A Theology for Hipsters (Part 8): The Evolution of Cool (Part 4)

In our own 21st century many of these same hippie themes (which we talked about last week) have persisted. Individualism rules the American conscience so that all things in our daily life are about self-expression and personal identity. It is this concept which so frustrates and frightens Brett McCracken and others. There is a real danger in individualism which McCracken explains as follows:

At its core, hip is an individual pursuit. It highlights me and seeks to determine how I can set myself apart, how I can advance my standing in the world, turn heads towards me, be noticed, be envied, and so on…In terms of Christianity, this self-centeredness is a problem. Evangelicalism already suffers under the effects of individualism, which permeates so much of the Western context of the post-Reformation Christian tradition. We’ve drifted away from the corporate tradition of Christianity and adopted a more malleable spirituality that traffics in phrases like do-it-yourself, self-help, and your best life now! We have moved from a collective Christianity to one of personal preference. As a result, individualism no longer seems to Christians like the cancer it is. We’ve gotten so used to the idea of individualism that something so wholeheartedly individualistic and self-serving as hip has become commonplace and even virtuous. But I’m convinced that it is actually a hindrance.[1]

He is right, of course. Christians are suppose to be “other focused” and not self-focused. And he is right to point out that the modern Christian culture is very much self-focused. Dr. David Platt has written extensively on the subject of the modern church’s self-indulgence. One relevant example that he speaks of in his book Radical: Taking Back Your Faith From The American Dream illustrates this plainly. Dr. Platt writes about a Christian newspaper he picked up which contained two strikingly distinct headlines:

On the left one headline read, “First Baptist Church celebrates New $23 Million Building.” A lengthy article followed, celebrating the church’s expensive new sanctuary. The exquisite marble, intricate design, and beautiful stained glass were all described in vivid detail. On the right was a much smaller article. The headline for it read, “Baptist Relief Helps Sudanese Refugees.” Knowing I was about to go to Sudan, my attention was drawn. The article described how 350,000 refugees in western Sudan were dying of malnutrition and might not live to the end of the year. It briefly explained their plight and sufferings. The last sentence said that Baptists had sent money to help relieve the suffering of the Sudanese. I was excited until I got to the amount. Now, remember what was on the left: “First Baptist Church Celebrates New $23 Million Building.” On the right the article said, “Baptists have raised $5,000 to send to refugees in western Sudan.” Five thousand dollars. That is not enough to get a plane into Sudan, much less one drop of water to people who need it. Twenty-three million dollars for an elaborate sanctuary and five thousand dollars for hundreds of thousands of starving men, women, and children, most of whom were dying apart from faith in Christ. Where have we gone wrong?[2]

The modern church’s obsession with self-indulgence, with individualism, with “cool” is not a hall mark of the Christian tradition found in the New Testament. Paul writes, “Do nothing from rivalry or conceit, but in humility count others more significant than yourselves” (Philippians 2:3). This is the Christian way, yet the modern church seems to have lost sight of this principle. Nonetheless, I am not as convinced as McCracken is that this is the responsibility or the symptom of hipsterdome in particular, more likely it is a sin of Western Christianity.
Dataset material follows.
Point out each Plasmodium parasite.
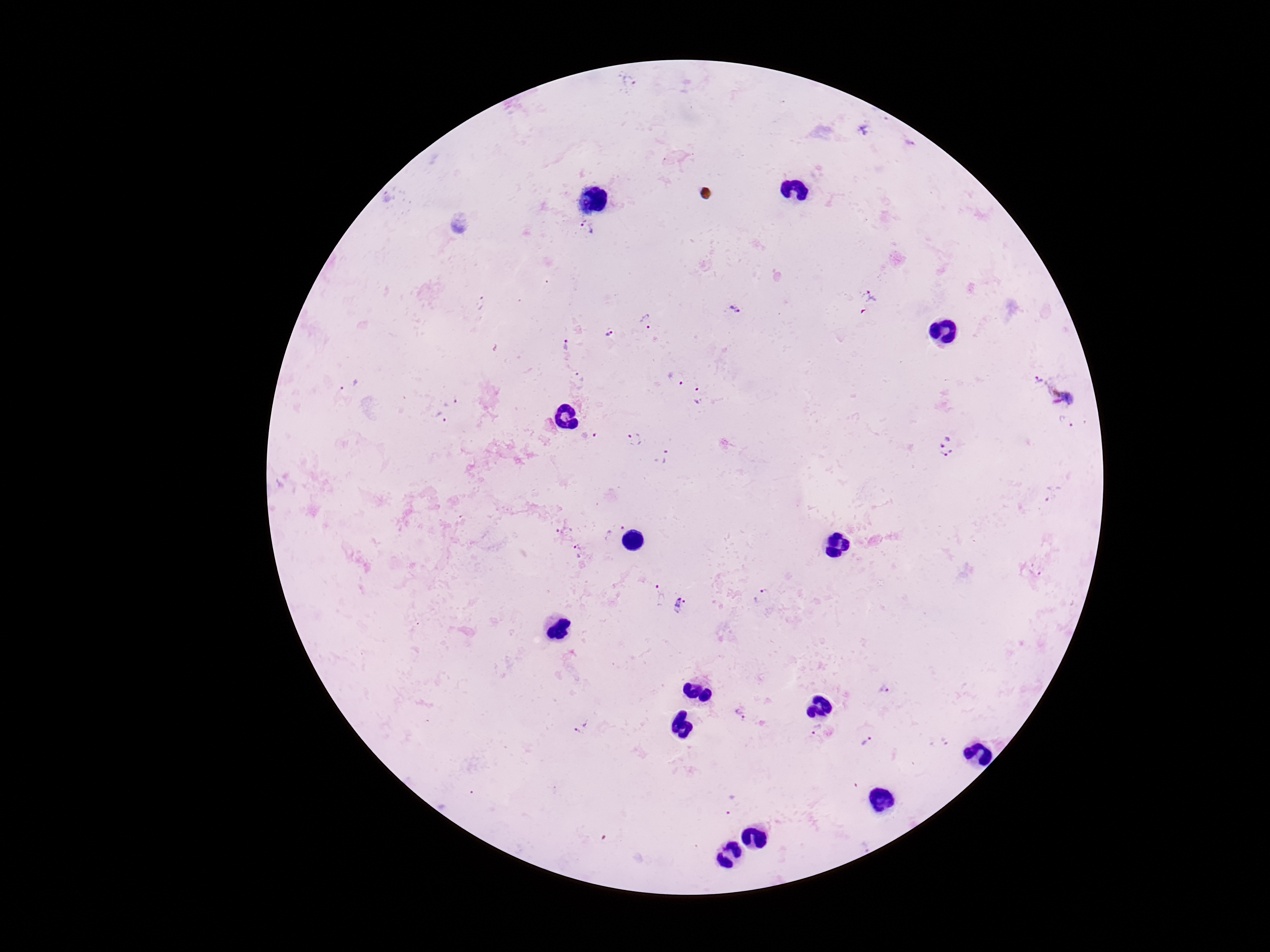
In fact while I will concede, readily, the dangers of individualism there is also an important warning to be made regarding conformity. The assumption, which seems to lie behind McCracken’s words, that participation or inclusion into a community removes individuality, is a mistake, and a dangerous one at that. It is, in fact, this very assumption which has led numerous churches and missionaries into forms of legalism throughout church history. When pursuits of self-expression are automatically determined to be pursuits of sinful selfishness we are in danger of distorting the gospel and the community we are part of. A gospel community is not made up of people who all dress the same, act the same, have the same interests and hobbies, and come from the same background. A gospel community takes these people from various backgrounds, etc., and makes them one in Christ, but they do not lose their original differences. “There is neither Jew nor Greek,” fair enough, but in the new heaven and new earth God will have one people from “every tribe, tongue, and nation.” They do not cease to be from their various tribes, tongues, and nations when they get to heaven, rather these differences are incorporated into the joint identity of the family of God. This debate around the issue of individualism in the church was recently captured when Pastor John MacArthur criticized the work of a young trendy church planter Darrin Patrick.

[1] McCracken.

[2] David Platt, Radical: Taking Back Your Faith From The American Dream. Colorado Springs: Multnoma, 2010. 15-16.